Just tell him the truth...that you have learned to accept his decision and see value in the time apart. That you have realized your worth and you think it is in the best of everyone if you prepare to move forward with life. But be sure you are looking cute and smelling good and in a hurry to go somewhere...even if just to the pet store or something ;o)


----------



## cherrymamajb87 (Nov 9, 2011)

well, exactly what I thought would happen did. I picked up my son and he gave me the "why are you ignoring me" speech. So I told him what you suggested hesnothappy, and luckily I was leaving the gym and my workout clothes are adorable. (He told me when I first got there that I looked great.) And then i told him that we had to be somewhere and left. I didn't even wait for him to respond to what I had told him. It felt really good to be strong enough to do that. Don't know how long the good feeling will last before I over think the hell out of the conversation but I may as well enjoy it while it lasts.


----------



## SunnyT (Jun 22, 2011)

Well, it's ok to tell him that it's too hard to talk with him much right now, that you are finding your way in this and that constant contact with him just makes it harder. So a little space on his end would be appreciated. 

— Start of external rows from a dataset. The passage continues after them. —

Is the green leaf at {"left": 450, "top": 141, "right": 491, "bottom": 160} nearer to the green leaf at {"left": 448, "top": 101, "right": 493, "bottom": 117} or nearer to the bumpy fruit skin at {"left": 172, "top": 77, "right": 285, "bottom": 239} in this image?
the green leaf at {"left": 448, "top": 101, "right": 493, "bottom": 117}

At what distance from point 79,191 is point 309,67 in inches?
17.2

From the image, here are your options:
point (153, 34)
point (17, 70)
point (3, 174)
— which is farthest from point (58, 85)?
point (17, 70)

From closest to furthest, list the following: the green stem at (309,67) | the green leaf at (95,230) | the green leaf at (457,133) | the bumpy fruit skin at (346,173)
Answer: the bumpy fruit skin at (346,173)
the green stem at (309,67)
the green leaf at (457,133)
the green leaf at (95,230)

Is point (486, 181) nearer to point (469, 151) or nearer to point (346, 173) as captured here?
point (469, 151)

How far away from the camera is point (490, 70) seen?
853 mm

OTOH.... Isn't funny that someone leaves, then they start wondering where YOU ARE???? That thought kind of ticks me off. My ex walked out on me and 5 teens after 23 years.... for really vague/stupid reasons. Then he'd call just to say hi hope everything is alright for you. At first I'd mumble and muddle. THEN, I started to think.... and I just kept all conversation simple and said "It doesn't matter how we are. You left. We are fine without you. Stop asking me." Eventually he quit calling. He asked me Why's about many things.... "Why did you paint a mural in the bedroom?" (Because you moved out and I can do it how I WANT.) "Why aren't you dating?" (You left, you are not entitled to my private life or thoughts anymore.) I got to where I could say it calmly...that my life was no longer his business. And ya, I enjoyed doing that.


----------



## that_girl (Jul 6, 2011)

If he asks, just ignore it.

He left. That means things are different now. I don't know why people don't understand that!


----------